*ACTIVITY*: Each record that follows must be reproduced exactly.

*RECORDS FOR THIS TASK*:
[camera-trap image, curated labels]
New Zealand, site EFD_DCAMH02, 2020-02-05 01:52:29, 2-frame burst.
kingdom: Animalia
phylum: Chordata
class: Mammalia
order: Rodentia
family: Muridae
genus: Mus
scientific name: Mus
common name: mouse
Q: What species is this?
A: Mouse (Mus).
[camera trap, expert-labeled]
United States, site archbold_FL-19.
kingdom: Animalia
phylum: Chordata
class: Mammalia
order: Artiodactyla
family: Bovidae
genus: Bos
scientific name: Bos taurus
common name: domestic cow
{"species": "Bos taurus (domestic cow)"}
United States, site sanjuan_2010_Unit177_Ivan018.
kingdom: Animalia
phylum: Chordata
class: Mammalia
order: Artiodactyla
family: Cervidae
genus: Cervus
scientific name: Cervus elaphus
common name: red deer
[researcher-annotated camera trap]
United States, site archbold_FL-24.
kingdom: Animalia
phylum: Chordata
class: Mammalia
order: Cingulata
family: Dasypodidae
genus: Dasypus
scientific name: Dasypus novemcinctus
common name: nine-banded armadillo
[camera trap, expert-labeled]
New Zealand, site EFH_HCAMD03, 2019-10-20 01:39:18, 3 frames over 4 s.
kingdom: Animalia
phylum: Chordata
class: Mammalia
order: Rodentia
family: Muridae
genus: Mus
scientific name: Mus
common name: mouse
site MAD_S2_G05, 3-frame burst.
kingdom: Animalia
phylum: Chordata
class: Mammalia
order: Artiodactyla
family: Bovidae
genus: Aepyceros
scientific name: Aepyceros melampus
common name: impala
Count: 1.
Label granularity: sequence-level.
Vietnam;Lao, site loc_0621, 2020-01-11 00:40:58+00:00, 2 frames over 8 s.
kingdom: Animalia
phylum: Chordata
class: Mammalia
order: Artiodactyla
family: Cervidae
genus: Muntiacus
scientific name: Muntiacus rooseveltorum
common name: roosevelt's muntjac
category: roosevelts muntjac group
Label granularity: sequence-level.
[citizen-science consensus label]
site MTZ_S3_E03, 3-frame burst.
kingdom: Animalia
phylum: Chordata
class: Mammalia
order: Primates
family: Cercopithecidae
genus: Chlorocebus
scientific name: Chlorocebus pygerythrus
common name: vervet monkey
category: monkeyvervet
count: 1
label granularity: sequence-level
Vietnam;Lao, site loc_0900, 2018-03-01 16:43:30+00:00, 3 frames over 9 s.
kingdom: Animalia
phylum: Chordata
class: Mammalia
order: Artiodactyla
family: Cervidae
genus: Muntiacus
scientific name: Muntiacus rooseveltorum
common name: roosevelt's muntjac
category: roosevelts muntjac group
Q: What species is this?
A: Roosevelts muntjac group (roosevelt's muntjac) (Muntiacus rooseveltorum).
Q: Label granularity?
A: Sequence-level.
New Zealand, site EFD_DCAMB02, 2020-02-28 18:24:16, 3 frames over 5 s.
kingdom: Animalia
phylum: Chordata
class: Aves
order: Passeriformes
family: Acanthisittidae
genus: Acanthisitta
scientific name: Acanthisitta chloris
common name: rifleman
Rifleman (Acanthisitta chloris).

*SOLUTION TO THIS PROBLEM*:
[camera-trap image, curated labels]
New Zealand, site EFD_DCAMH02, 2020-02-05 01:52:29, 2-frame burst.
kingdom: Animalia
phylum: Chordata
class: Mammalia
order: Rodentia
family: Muridae
genus: Mus
scientific name: Mus
common name: mouse
Q: What species is this?
A: Mouse (Mus).
[camera trap, expert-labeled]
United States, site archbold_FL-19.
kingdom: Animalia
phylum: Chordata
class: Mammalia
order: Artiodactyla
family: Bovidae
genus: Bos
scientific name: Bos taurus
common name: domestic cow
{"species": "Bos taurus (domestic cow)"}
United States, site sanjuan_2010_Unit177_Ivan018.
kingdom: Animalia
phylum: Chordata
class: Mammalia
order: Artiodactyla
family: Cervidae
genus: Cervus
scientific name: Cervus elaphus
common name: red deer
[researcher-annotated camera trap]
United States, site archbold_FL-24.
kingdom: Animalia
phylum: Chordata
class: Mammalia
order: Cingulata
family: Dasypodidae
genus: Dasypus
scientific name: Dasypus novemcinctus
common name: nine-banded armadillo
[camera trap, expert-labeled]
New Zealand, site EFH_HCAMD03, 2019-10-20 01:39:18, 3 frames over 4 s.
kingdom: Animalia
phylum: Chordata
class: Mammalia
order: Rodentia
family: Muridae
genus: Mus
scientific name: Mus
common name: mouse
site MAD_S2_G05, 3-frame burst.
kingdom: Animalia
phylum: Chordata
class: Mammalia
order: Artiodactyla
family: Bovidae
genus: Aepyceros
scientific name: Aepyceros melampus
common name: impala
Count: 1.
Label granularity: sequence-level.
Vietnam;Lao, site loc_0621, 2020-01-11 00:40:58+00:00, 2 frames over 8 s.
kingdom: Animalia
phylum: Chordata
class: Mammalia
order: Artiodactyla
family: Cervidae
genus: Muntiacus
scientific name: Muntiacus rooseveltorum
common name: roosevelt's muntjac
category: roosevelts muntjac group
Label granularity: sequence-level.
[citizen-science consensus label]
site MTZ_S3_E03, 3-frame burst.
kingdom: Animalia
phylum: Chordata
class: Mammalia
order: Primates
family: Cercopithecidae
genus: Chlorocebus
scientific name: Chlorocebus pygerythrus
common name: vervet monkey
category: monkeyvervet
count: 1
label granularity: sequence-level
Vietnam;Lao, site loc_0900, 2018-03-01 16:43:30+00:00, 3 frames over 9 s.
kingdom: Animalia
phylum: Chordata
class: Mammalia
order: Artiodactyla
family: Cervidae
genus: Muntiacus
scientific name: Muntiacus rooseveltorum
common name: roosevelt's muntjac
category: roosevelts muntjac group
Q: What species is this?
A: Roosevelts muntjac group (roosevelt's muntjac) (Muntiacus rooseveltorum).
Q: Label granularity?
A: Sequence-level.
New Zealand, site EFD_DCAMB02, 2020-02-28 18:24:16, 3 frames over 5 s.
kingdom: Animalia
phylum: Chordata
class: Aves
order: Passeriformes
family: Acanthisittidae
genus: Acanthisitta
scientific name: Acanthisitta chloris
common name: rifleman
Rifleman (Acanthisitta chloris).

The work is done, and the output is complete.